▸ **Consigne**: Recopiez mot pour mot l'ensemble des lignes qui suivent, sans rien y changer.

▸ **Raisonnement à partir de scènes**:
* * * * *

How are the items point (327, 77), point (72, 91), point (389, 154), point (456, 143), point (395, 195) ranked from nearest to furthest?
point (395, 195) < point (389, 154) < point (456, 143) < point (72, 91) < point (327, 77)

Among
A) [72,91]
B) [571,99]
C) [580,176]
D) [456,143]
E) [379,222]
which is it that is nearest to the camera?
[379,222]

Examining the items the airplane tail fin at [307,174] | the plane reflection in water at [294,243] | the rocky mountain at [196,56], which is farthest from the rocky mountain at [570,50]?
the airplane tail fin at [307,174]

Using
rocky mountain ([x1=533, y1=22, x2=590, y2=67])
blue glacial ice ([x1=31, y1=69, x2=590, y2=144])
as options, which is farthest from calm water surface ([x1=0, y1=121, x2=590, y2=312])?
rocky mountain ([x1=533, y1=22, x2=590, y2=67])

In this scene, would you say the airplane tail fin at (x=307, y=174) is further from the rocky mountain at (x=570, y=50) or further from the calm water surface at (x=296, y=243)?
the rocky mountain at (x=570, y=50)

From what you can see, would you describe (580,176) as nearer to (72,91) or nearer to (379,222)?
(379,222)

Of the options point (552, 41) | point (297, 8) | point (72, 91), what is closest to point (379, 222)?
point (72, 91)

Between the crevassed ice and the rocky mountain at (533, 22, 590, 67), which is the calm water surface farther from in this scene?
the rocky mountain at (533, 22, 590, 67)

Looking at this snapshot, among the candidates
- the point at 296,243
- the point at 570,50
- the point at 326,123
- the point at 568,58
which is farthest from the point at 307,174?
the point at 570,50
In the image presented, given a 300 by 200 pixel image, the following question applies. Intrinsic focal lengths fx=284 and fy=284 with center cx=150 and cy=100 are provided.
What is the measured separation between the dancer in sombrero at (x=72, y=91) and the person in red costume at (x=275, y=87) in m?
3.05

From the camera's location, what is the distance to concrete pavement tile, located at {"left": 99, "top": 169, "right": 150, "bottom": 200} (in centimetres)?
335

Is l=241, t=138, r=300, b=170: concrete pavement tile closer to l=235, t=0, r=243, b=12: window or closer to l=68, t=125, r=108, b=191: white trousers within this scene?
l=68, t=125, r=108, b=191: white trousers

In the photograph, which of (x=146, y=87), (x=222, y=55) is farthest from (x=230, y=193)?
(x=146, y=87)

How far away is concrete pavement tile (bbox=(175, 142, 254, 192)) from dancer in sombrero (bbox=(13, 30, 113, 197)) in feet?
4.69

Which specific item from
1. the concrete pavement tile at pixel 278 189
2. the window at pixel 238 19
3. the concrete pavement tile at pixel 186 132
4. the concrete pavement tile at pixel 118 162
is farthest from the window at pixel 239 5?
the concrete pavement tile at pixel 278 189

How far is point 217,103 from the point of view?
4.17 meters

* * * * *

▸ **Réponse finale**:
How are the items point (327, 77), point (72, 91), point (389, 154), point (456, 143), point (395, 195) ranked from nearest to furthest?
point (395, 195) < point (389, 154) < point (456, 143) < point (72, 91) < point (327, 77)

Among
A) [72,91]
B) [571,99]
C) [580,176]
D) [456,143]
E) [379,222]
which is it that is nearest to the camera?
[379,222]

Examining the items the airplane tail fin at [307,174] | the plane reflection in water at [294,243] | the rocky mountain at [196,56], which is farthest from the rocky mountain at [570,50]?
the airplane tail fin at [307,174]

Using
rocky mountain ([x1=533, y1=22, x2=590, y2=67])
blue glacial ice ([x1=31, y1=69, x2=590, y2=144])
as options, which is farthest from calm water surface ([x1=0, y1=121, x2=590, y2=312])?
rocky mountain ([x1=533, y1=22, x2=590, y2=67])

In this scene, would you say the airplane tail fin at (x=307, y=174) is further from the rocky mountain at (x=570, y=50) or further from the calm water surface at (x=296, y=243)?
the rocky mountain at (x=570, y=50)

From what you can see, would you describe (580,176) as nearer to (72,91) or nearer to (379,222)?
(379,222)

Of the options point (552, 41) | point (297, 8) | point (72, 91), what is closest to point (379, 222)?
point (72, 91)

Between the crevassed ice and the rocky mountain at (533, 22, 590, 67), which is the calm water surface farther from in this scene?
the rocky mountain at (533, 22, 590, 67)

Looking at this snapshot, among the candidates
- the point at 296,243
- the point at 570,50
- the point at 326,123
- the point at 568,58
which is farthest from the point at 307,174?
the point at 570,50
In the image presented, given a 300 by 200 pixel image, the following question applies. Intrinsic focal lengths fx=284 and fy=284 with center cx=150 and cy=100 are provided.
What is the measured separation between the dancer in sombrero at (x=72, y=91) and the person in red costume at (x=275, y=87) in m?
3.05

From the camera's location, what is the distance to concrete pavement tile, located at {"left": 99, "top": 169, "right": 150, "bottom": 200} (in centimetres)?
335

Is l=241, t=138, r=300, b=170: concrete pavement tile closer to l=235, t=0, r=243, b=12: window or closer to l=68, t=125, r=108, b=191: white trousers within this scene?
l=68, t=125, r=108, b=191: white trousers

In the photograph, which of (x=146, y=87), (x=222, y=55) is farthest from (x=230, y=193)?
(x=146, y=87)

How far away is concrete pavement tile (bbox=(175, 142, 254, 192)) from dancer in sombrero (bbox=(13, 30, 113, 197)) in feet?
4.69

Which specific item from
1. the concrete pavement tile at pixel 278 189
2. the window at pixel 238 19
3. the concrete pavement tile at pixel 186 132
4. the concrete pavement tile at pixel 118 162
is farthest from the window at pixel 239 5?
the concrete pavement tile at pixel 278 189

How far is point 217,103 from the point of view?
4.17 meters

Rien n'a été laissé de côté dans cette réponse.